A winter of fuzzy sweaters may be clogging your dryer vent
The day after Christmas, Auburn's historic
Heritage Building, which stood witness to the 1929 stock market collapse, World War II, and countless global calamities, succumbed to a seemingly unworthy foe: a fire, perhaps sparked by a clothes dryer.
While investigation into the fire's cause is ongoing, residents using the building's laundry room reported seeing flames and smoke coming from a dryer before the structure was engulfed.

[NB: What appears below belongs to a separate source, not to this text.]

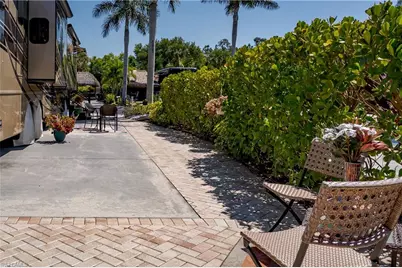 13572 Snook Cir, Naples, FL 34114 - Photo 31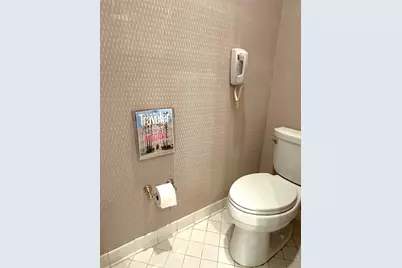 7155 Roswell Road #40, Sandy Springs, GA 30328 - Photo 24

Nationwide, dryers start about 3,000 house fires a year. The culprit is often a buildup of flammable lint (check out this
video to see how "Alaska Granny" uses it as a fire starter!). That's because for every scrap of fuzz you pull from your dryer's lint trap, there's another 25% you don't see! Some ends up on the ground below your dryer vent, while the rest gets stuck in the hose or trapped around the drum and motor. Without regular professional cleaning, that accumulated lint can impede airflow, cause overheating, and perhaps start a fire.

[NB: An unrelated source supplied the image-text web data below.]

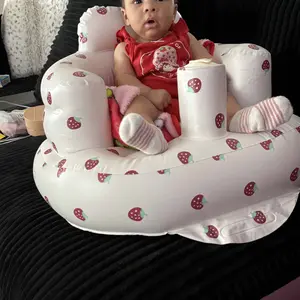 review image 1
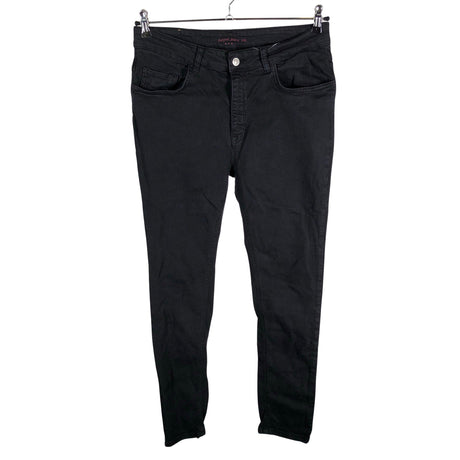 Unisex Perfect Jeans - Farkut, koko 44 -  ()
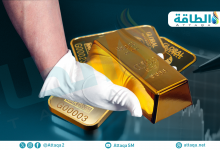 Photo of الطلب العالمي على الذهب يرتفع 3%.. وانخفاض مشتريات المستهلكين بـ3 دول عربية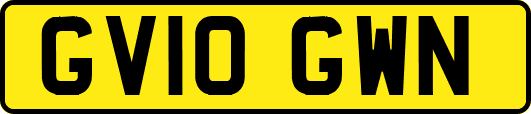 GV10GWN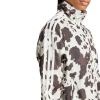 Picture of Satin Track Top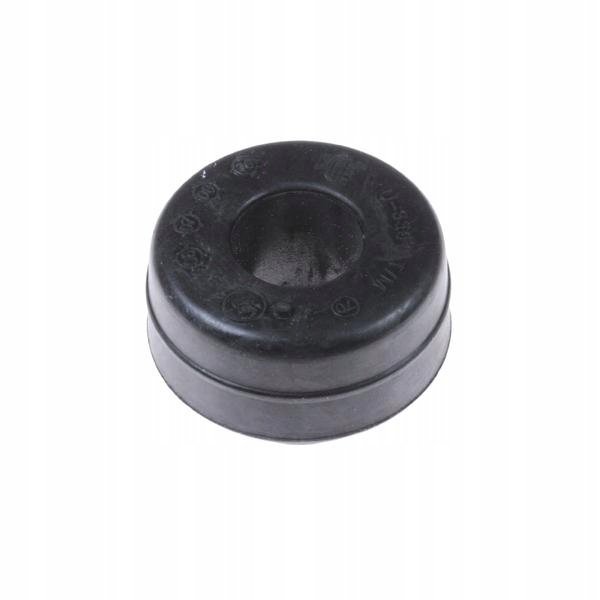 фото №2, Blue print втулка важеля adt380169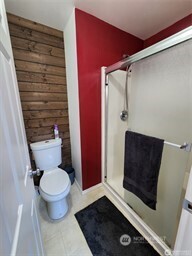 3021 70th Way SW, Tumwater, WA 98512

Fire isn't the only danger posed by improperly maintained dryer vent hoses. A loose hose can spew warm, humid air into wall cavities or your attic or crawlspace. Left unfixed, it's a recipe for mold and eventually rot – none of which your insurance can help you repair, since the cause is neglected maintenance.
The experts at
Angie's List recommend you clean the entire system roughly once a year, depending on how much laundry you do.

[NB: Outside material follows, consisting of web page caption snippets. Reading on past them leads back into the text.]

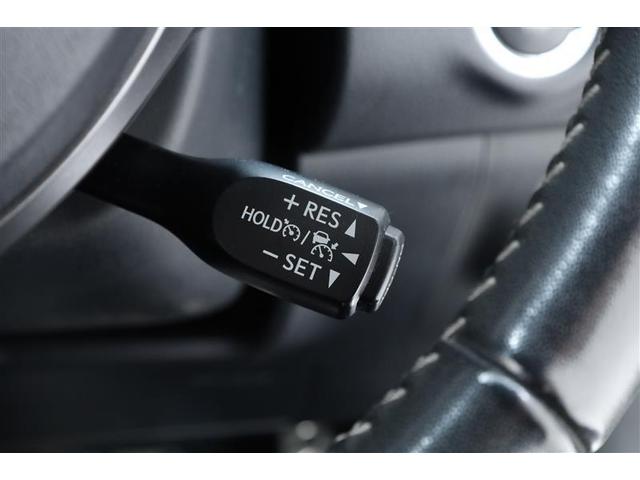 ハリアー エレガンス　ＧＲスポーツ　純正９インチメモリーナビフルセグ　トヨタセーフティーセンス　ドライブレコーダー　クルーズコントロール（21枚目）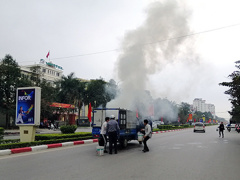 Ảnh bìa bài viết 596971
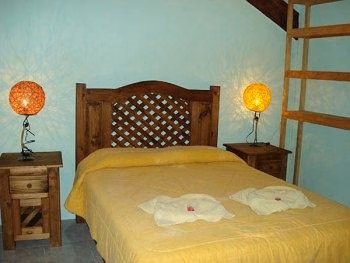 Posada La Media Luna1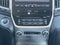 2018 Toyota Land Cruiser Base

Clean the lint screen after every use.
Make sure the vent hose isn't crushed behind the dryer.
Replace plastic accordion-type vent hose with aluminum or, better yet, smooth sheet metal.
Check outside vents for blockage from snow, leaves, or even rodents or bird nests.
Never put cleaning rags in the dryer if you still can smell the cleaner's scent. They may be combustible. Rewash or line dry. Also, hang foam-backed rugs and athletic shoes from a line to dry.
Never leave the dryer running when you're not at home.